◆ THE REQUEST
Format the records below as a JSON list of strings, one string for each line, with blank lines omitted.

◆ DATASET ROWS
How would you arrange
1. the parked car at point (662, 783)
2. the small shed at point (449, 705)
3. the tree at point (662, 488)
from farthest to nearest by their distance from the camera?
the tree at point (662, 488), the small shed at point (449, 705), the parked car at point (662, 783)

◆ FULL OUTPUT
[
  "How would you arrange",
  "1. the parked car at point (662, 783)",
  "2. the small shed at point (449, 705)",
  "3. the tree at point (662, 488)",
  "from farthest to nearest by their distance from the camera?",
  "the tree at point (662, 488), the small shed at point (449, 705), the parked car at point (662, 783)"
]